[GIVEN EXERCISE]
Show each line of the records that contains the word "separates", copying the whole line. Case counts.

(Spatial question entries)
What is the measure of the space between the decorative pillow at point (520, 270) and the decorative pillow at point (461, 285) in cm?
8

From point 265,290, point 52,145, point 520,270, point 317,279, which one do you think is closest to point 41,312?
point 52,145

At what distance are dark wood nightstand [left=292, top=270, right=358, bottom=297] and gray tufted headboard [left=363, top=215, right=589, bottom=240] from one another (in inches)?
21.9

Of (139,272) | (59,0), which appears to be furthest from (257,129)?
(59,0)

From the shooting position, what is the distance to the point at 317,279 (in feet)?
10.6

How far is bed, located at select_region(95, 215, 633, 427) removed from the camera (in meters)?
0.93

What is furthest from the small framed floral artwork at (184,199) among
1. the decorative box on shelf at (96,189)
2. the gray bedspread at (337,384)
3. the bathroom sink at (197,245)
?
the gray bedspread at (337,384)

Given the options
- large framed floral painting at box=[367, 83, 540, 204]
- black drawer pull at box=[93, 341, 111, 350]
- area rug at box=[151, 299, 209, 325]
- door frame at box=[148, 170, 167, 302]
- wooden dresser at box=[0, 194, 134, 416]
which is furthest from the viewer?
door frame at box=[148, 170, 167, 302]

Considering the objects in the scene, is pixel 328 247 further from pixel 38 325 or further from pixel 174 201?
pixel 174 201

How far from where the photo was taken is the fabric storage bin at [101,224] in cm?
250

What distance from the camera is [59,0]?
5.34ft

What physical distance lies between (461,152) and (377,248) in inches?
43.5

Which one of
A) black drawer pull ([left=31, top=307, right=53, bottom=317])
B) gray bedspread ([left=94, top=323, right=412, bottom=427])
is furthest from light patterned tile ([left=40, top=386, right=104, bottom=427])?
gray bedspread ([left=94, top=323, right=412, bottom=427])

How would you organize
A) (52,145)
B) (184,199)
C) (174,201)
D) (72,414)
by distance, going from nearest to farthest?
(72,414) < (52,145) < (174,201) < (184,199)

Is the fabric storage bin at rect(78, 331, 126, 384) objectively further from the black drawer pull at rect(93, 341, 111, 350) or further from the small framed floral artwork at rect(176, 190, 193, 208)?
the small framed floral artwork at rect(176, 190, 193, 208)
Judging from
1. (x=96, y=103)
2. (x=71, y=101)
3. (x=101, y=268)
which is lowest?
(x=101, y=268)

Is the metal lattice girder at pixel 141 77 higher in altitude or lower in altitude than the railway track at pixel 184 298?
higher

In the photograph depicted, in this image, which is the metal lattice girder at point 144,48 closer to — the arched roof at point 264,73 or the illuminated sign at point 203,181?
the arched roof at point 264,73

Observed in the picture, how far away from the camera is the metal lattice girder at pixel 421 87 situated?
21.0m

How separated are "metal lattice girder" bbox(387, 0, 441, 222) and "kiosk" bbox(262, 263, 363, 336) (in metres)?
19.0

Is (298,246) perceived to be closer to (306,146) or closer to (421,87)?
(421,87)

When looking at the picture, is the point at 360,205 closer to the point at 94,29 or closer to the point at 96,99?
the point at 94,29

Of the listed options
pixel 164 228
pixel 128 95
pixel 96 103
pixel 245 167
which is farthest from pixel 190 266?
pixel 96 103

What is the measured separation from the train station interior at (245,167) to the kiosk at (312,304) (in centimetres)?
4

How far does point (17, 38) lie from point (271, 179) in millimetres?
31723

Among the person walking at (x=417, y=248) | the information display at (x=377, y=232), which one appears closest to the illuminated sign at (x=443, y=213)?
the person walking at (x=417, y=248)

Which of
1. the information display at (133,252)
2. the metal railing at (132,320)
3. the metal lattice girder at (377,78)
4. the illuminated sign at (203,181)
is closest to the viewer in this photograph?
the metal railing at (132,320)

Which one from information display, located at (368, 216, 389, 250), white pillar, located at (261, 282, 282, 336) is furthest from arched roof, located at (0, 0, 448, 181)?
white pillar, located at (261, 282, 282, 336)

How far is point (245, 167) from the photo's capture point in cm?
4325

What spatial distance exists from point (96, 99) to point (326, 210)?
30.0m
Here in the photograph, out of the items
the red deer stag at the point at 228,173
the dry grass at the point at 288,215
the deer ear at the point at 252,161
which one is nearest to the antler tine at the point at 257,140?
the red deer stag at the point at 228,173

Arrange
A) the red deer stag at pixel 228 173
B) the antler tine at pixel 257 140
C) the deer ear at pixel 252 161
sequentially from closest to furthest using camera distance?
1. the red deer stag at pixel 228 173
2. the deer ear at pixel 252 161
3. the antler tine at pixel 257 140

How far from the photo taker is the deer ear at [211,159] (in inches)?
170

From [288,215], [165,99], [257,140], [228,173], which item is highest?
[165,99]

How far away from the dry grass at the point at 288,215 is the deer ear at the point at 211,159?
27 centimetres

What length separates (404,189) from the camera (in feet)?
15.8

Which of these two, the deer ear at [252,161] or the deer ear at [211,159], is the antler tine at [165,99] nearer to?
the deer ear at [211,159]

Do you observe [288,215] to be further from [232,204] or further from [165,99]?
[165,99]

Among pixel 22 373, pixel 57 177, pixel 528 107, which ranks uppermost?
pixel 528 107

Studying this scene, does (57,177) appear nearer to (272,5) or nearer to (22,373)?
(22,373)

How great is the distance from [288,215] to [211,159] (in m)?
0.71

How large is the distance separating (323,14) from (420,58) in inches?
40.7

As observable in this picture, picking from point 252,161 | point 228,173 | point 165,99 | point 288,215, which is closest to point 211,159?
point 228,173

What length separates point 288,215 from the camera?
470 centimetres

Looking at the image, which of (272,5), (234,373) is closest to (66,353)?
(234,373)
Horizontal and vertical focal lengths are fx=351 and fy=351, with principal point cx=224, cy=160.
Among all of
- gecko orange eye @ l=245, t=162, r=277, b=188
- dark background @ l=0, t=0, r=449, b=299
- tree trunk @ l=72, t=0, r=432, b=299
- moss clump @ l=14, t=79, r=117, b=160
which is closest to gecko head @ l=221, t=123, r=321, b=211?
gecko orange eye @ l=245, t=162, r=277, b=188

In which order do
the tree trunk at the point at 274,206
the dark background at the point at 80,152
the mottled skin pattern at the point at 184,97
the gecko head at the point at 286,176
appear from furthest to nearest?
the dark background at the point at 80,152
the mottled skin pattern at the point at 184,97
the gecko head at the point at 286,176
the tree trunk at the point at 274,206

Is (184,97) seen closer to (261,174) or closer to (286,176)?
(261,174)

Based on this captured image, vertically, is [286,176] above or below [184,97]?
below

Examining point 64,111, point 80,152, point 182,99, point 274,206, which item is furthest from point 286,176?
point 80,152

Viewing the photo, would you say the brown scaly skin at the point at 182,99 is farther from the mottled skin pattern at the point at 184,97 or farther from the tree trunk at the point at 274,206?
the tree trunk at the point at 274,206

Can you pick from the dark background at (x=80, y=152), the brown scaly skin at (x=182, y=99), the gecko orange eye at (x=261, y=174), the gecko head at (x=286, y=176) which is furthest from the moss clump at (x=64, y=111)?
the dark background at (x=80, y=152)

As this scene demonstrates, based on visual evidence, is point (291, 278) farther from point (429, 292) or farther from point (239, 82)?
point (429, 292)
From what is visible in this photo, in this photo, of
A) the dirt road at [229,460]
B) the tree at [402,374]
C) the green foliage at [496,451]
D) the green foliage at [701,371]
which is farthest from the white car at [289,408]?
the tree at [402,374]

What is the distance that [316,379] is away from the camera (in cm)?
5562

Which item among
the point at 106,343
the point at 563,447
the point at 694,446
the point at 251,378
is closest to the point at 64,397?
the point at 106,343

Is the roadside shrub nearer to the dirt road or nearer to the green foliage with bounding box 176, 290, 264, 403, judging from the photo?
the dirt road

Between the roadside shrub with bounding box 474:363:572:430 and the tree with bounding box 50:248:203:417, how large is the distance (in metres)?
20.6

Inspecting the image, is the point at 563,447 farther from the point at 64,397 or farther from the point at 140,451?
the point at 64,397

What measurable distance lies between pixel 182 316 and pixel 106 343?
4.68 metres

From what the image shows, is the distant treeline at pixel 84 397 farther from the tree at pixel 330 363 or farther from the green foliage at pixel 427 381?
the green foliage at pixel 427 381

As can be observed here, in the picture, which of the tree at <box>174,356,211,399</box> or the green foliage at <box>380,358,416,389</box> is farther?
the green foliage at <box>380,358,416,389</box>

[EXERCISE ANSWER]
What length separates (404,189) from the camera (in feet)?
What length separates point 288,215 from the camera?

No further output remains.